Oddero Langhe Bianco Collaretto
Oddero is one of the most historical wineries in Barolo. Dating back to the end of the 18th century, Oddero was one of the first to officially bottle Barolo wines. They also produce only organic wines, which is not a small feat for a legendary producer like themselves.
Like stated earlier, I wanted to showcase some other wine styles from Italy. This Chardonnay/Riesling blend is fresh and vibrant, yet subtle. It demands your attention, but yet, might need a touch more time in the bottle to show its full potential.

Morette Bardolino Chiaretto Rose
Bardolino is very similar in style to our beloved Valpolicella, yet we see little of this wine around. Based off the shore of Lake Garda, this small little region produces wines closer in style to french Pinot Noir than some of those bolder Valpolicella. Thai Rose was one of the favourite wines of the evening. It was super fresh with an intense berry nose. Yet the palate was extremely mineral focused. Super fresh and what I would describe as the perfect patio crusher. So fresh, so vibrant, so perfect!

Rottensteiner Pinot Nero
Pinot Nero, aka Pinot Noir, is not necessarily well known in Italy, but in the Alpine region of Trentino, (i personally believe) its sings! This high altitude allows the grape to ripen into a grape that creates a wine with beautiful elegance. Rottensteiner had been creating wine for over 50 years since Hans Rottensteiner decided to go for his dream. They focus on those elegant grapes of the Alps, especially Pinot Nero. This Pinot was showing very well this evening, with wild berries, fierce minerality and some notes of blossom. Definitely worth a try!

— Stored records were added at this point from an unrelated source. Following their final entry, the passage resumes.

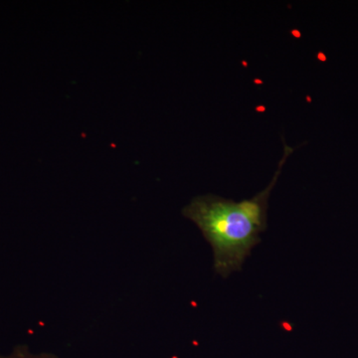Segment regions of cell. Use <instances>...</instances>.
Listing matches in <instances>:
<instances>
[{"label":"cell","instance_id":"1","mask_svg":"<svg viewBox=\"0 0 358 358\" xmlns=\"http://www.w3.org/2000/svg\"><path fill=\"white\" fill-rule=\"evenodd\" d=\"M293 152V148L285 145L272 181L252 199L236 202L218 195H200L182 209L183 216L195 223L210 244L216 274L228 278L241 271L252 250L260 243V235L268 226V199L281 176L282 167Z\"/></svg>","mask_w":358,"mask_h":358},{"label":"cell","instance_id":"2","mask_svg":"<svg viewBox=\"0 0 358 358\" xmlns=\"http://www.w3.org/2000/svg\"><path fill=\"white\" fill-rule=\"evenodd\" d=\"M0 358H57L55 355H48V353H41V355H34L30 352L26 346H17L15 350L6 357H0Z\"/></svg>","mask_w":358,"mask_h":358}]
</instances>
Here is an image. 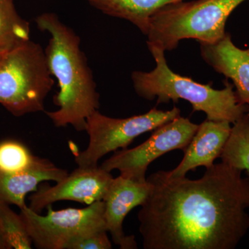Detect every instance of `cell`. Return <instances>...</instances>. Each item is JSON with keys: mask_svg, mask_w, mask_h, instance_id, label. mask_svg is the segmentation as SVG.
I'll return each instance as SVG.
<instances>
[{"mask_svg": "<svg viewBox=\"0 0 249 249\" xmlns=\"http://www.w3.org/2000/svg\"><path fill=\"white\" fill-rule=\"evenodd\" d=\"M221 162L202 178L152 174L139 211L145 249H234L249 230V177Z\"/></svg>", "mask_w": 249, "mask_h": 249, "instance_id": "cell-1", "label": "cell"}, {"mask_svg": "<svg viewBox=\"0 0 249 249\" xmlns=\"http://www.w3.org/2000/svg\"><path fill=\"white\" fill-rule=\"evenodd\" d=\"M40 31L51 35L45 49L47 65L58 81L59 91L53 97L57 110L47 115L57 127L71 125L85 131L87 119L100 107V95L80 39L53 13H44L36 19Z\"/></svg>", "mask_w": 249, "mask_h": 249, "instance_id": "cell-2", "label": "cell"}, {"mask_svg": "<svg viewBox=\"0 0 249 249\" xmlns=\"http://www.w3.org/2000/svg\"><path fill=\"white\" fill-rule=\"evenodd\" d=\"M147 45L156 67L151 71L132 72L134 89L139 96L147 101L157 98V105L183 99L191 103L193 111L205 113L208 120L232 124L248 113V105L239 102L233 85L228 80L223 89H215L211 85L180 76L168 67L163 49L147 42Z\"/></svg>", "mask_w": 249, "mask_h": 249, "instance_id": "cell-3", "label": "cell"}, {"mask_svg": "<svg viewBox=\"0 0 249 249\" xmlns=\"http://www.w3.org/2000/svg\"><path fill=\"white\" fill-rule=\"evenodd\" d=\"M245 1L196 0L168 5L150 19L147 42L165 52L177 48L186 39L214 43L227 34L226 23L230 15Z\"/></svg>", "mask_w": 249, "mask_h": 249, "instance_id": "cell-4", "label": "cell"}, {"mask_svg": "<svg viewBox=\"0 0 249 249\" xmlns=\"http://www.w3.org/2000/svg\"><path fill=\"white\" fill-rule=\"evenodd\" d=\"M53 85L45 51L39 44L26 41L0 58V104L13 115L45 110Z\"/></svg>", "mask_w": 249, "mask_h": 249, "instance_id": "cell-5", "label": "cell"}, {"mask_svg": "<svg viewBox=\"0 0 249 249\" xmlns=\"http://www.w3.org/2000/svg\"><path fill=\"white\" fill-rule=\"evenodd\" d=\"M181 114L178 108L168 111L154 107L145 114L124 119L109 117L96 110L87 119L85 131L89 143L75 157L78 166H96L104 156L125 149L142 134L158 128Z\"/></svg>", "mask_w": 249, "mask_h": 249, "instance_id": "cell-6", "label": "cell"}, {"mask_svg": "<svg viewBox=\"0 0 249 249\" xmlns=\"http://www.w3.org/2000/svg\"><path fill=\"white\" fill-rule=\"evenodd\" d=\"M20 210L33 245L39 249H65L73 239L96 231H107L105 220V204L98 201L84 209L53 211L52 205L45 215L28 206Z\"/></svg>", "mask_w": 249, "mask_h": 249, "instance_id": "cell-7", "label": "cell"}, {"mask_svg": "<svg viewBox=\"0 0 249 249\" xmlns=\"http://www.w3.org/2000/svg\"><path fill=\"white\" fill-rule=\"evenodd\" d=\"M198 127L187 118L178 116L155 129L151 137L138 146L117 150L101 167L109 173L117 170L123 176L145 181L149 165L172 150L185 152Z\"/></svg>", "mask_w": 249, "mask_h": 249, "instance_id": "cell-8", "label": "cell"}, {"mask_svg": "<svg viewBox=\"0 0 249 249\" xmlns=\"http://www.w3.org/2000/svg\"><path fill=\"white\" fill-rule=\"evenodd\" d=\"M112 175L101 166H78L53 186L41 185L29 197V207L37 213L60 201L90 205L103 201Z\"/></svg>", "mask_w": 249, "mask_h": 249, "instance_id": "cell-9", "label": "cell"}, {"mask_svg": "<svg viewBox=\"0 0 249 249\" xmlns=\"http://www.w3.org/2000/svg\"><path fill=\"white\" fill-rule=\"evenodd\" d=\"M151 191L148 181H139L119 175L111 181L103 199L105 220L113 242L122 249H137L133 235H125L124 222L126 216L137 206H142Z\"/></svg>", "mask_w": 249, "mask_h": 249, "instance_id": "cell-10", "label": "cell"}, {"mask_svg": "<svg viewBox=\"0 0 249 249\" xmlns=\"http://www.w3.org/2000/svg\"><path fill=\"white\" fill-rule=\"evenodd\" d=\"M199 44L204 61L231 80L239 102L249 105V48H238L227 33L214 43Z\"/></svg>", "mask_w": 249, "mask_h": 249, "instance_id": "cell-11", "label": "cell"}, {"mask_svg": "<svg viewBox=\"0 0 249 249\" xmlns=\"http://www.w3.org/2000/svg\"><path fill=\"white\" fill-rule=\"evenodd\" d=\"M231 124L228 121L206 119L199 124L179 164L175 169L167 171L169 177L181 178L198 167L209 168L213 166L214 160L220 157L230 136Z\"/></svg>", "mask_w": 249, "mask_h": 249, "instance_id": "cell-12", "label": "cell"}, {"mask_svg": "<svg viewBox=\"0 0 249 249\" xmlns=\"http://www.w3.org/2000/svg\"><path fill=\"white\" fill-rule=\"evenodd\" d=\"M68 174L67 170L58 168L54 163L41 169L23 173H0V201L22 209L27 206L26 196L35 192L41 183L48 181L58 182Z\"/></svg>", "mask_w": 249, "mask_h": 249, "instance_id": "cell-13", "label": "cell"}, {"mask_svg": "<svg viewBox=\"0 0 249 249\" xmlns=\"http://www.w3.org/2000/svg\"><path fill=\"white\" fill-rule=\"evenodd\" d=\"M103 14L125 19L147 36L152 16L165 6L183 0H87Z\"/></svg>", "mask_w": 249, "mask_h": 249, "instance_id": "cell-14", "label": "cell"}, {"mask_svg": "<svg viewBox=\"0 0 249 249\" xmlns=\"http://www.w3.org/2000/svg\"><path fill=\"white\" fill-rule=\"evenodd\" d=\"M53 163L34 155L25 144L19 141L5 139L0 142V173H23L46 168Z\"/></svg>", "mask_w": 249, "mask_h": 249, "instance_id": "cell-15", "label": "cell"}, {"mask_svg": "<svg viewBox=\"0 0 249 249\" xmlns=\"http://www.w3.org/2000/svg\"><path fill=\"white\" fill-rule=\"evenodd\" d=\"M219 158L223 163L246 171L249 177V116L247 113L234 123Z\"/></svg>", "mask_w": 249, "mask_h": 249, "instance_id": "cell-16", "label": "cell"}, {"mask_svg": "<svg viewBox=\"0 0 249 249\" xmlns=\"http://www.w3.org/2000/svg\"><path fill=\"white\" fill-rule=\"evenodd\" d=\"M30 40V25L18 14L14 0H0V49H10Z\"/></svg>", "mask_w": 249, "mask_h": 249, "instance_id": "cell-17", "label": "cell"}, {"mask_svg": "<svg viewBox=\"0 0 249 249\" xmlns=\"http://www.w3.org/2000/svg\"><path fill=\"white\" fill-rule=\"evenodd\" d=\"M0 232L9 249H32V240L20 214L0 201Z\"/></svg>", "mask_w": 249, "mask_h": 249, "instance_id": "cell-18", "label": "cell"}, {"mask_svg": "<svg viewBox=\"0 0 249 249\" xmlns=\"http://www.w3.org/2000/svg\"><path fill=\"white\" fill-rule=\"evenodd\" d=\"M107 231L101 230L76 237L67 244L65 249H111Z\"/></svg>", "mask_w": 249, "mask_h": 249, "instance_id": "cell-19", "label": "cell"}, {"mask_svg": "<svg viewBox=\"0 0 249 249\" xmlns=\"http://www.w3.org/2000/svg\"><path fill=\"white\" fill-rule=\"evenodd\" d=\"M0 249H10L1 232H0Z\"/></svg>", "mask_w": 249, "mask_h": 249, "instance_id": "cell-20", "label": "cell"}, {"mask_svg": "<svg viewBox=\"0 0 249 249\" xmlns=\"http://www.w3.org/2000/svg\"><path fill=\"white\" fill-rule=\"evenodd\" d=\"M6 49H0V58L2 56L3 54L6 52Z\"/></svg>", "mask_w": 249, "mask_h": 249, "instance_id": "cell-21", "label": "cell"}, {"mask_svg": "<svg viewBox=\"0 0 249 249\" xmlns=\"http://www.w3.org/2000/svg\"><path fill=\"white\" fill-rule=\"evenodd\" d=\"M247 114H248V115L249 116V109L248 113H247Z\"/></svg>", "mask_w": 249, "mask_h": 249, "instance_id": "cell-22", "label": "cell"}]
</instances>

Belisario Lacrima Di Morro D’Alba
Another wine from Belisario. Lacrima is a grape you do not see too often in Calgary, but lucky for us we received a fresh shipment just a couple of weeks before! Lacrima Di Morro D’Alba is a beautiful little appellation in the hills of Marche, one of the most underrated regions in Italy. This wine is 100% Lacrima and is definitely more of a unique style in comparison to other more notable Italian Reds. one of the favourite wines of the evening!

Grosjean Fumin Rovettaz
Grosjean is one of the more notable wineries based in the small Alpine region of Valle D’Aosta. A region full of history and culture, and the only Italian region to have two official languages (Italian and French)! With this high elevation region, the wines typically have more of a cool tone to them, with more acidity, lighter body and a touch more of an austere character. Even so, these wines are incredible. Fumin is one of the native grapes of this region, and definitely worth a try! Limited Stock!

Quintarelli Rosso di Bepi
OK, so this one was a treat for everyone this evening. Giuseppe Quintarelli is probably one of (if not) the producers in Veneto, especially for the Valpolicella appellation. The Rosso del Bepi is a blend of 55% Corvina and Corvinone, 30% Rondinella, 15% Cabernet Sauvignon, Nebbiolo, Croatina and Sangiovese. This wine is essentially a declassified Amarone. The grapes are hand-harvested and left to dry in wooden boxes or rush mats as in traditional Amarone production. The grapes are usually pressed in January after the development of noble rot on the dried grapes and after a 20 maceration, alcoholic fermentation begins with indigenous yeasts. Fermentation lasts 45 days and the wine is then racked and aged in Slavonian oak barrels for 7 years. Alcoholic fermentation continues during this period, so the result is a dry wine that is concentrated, rich and powerful.

Thank you to everyone who attended this evening, and special thanks to Peasant Cheese!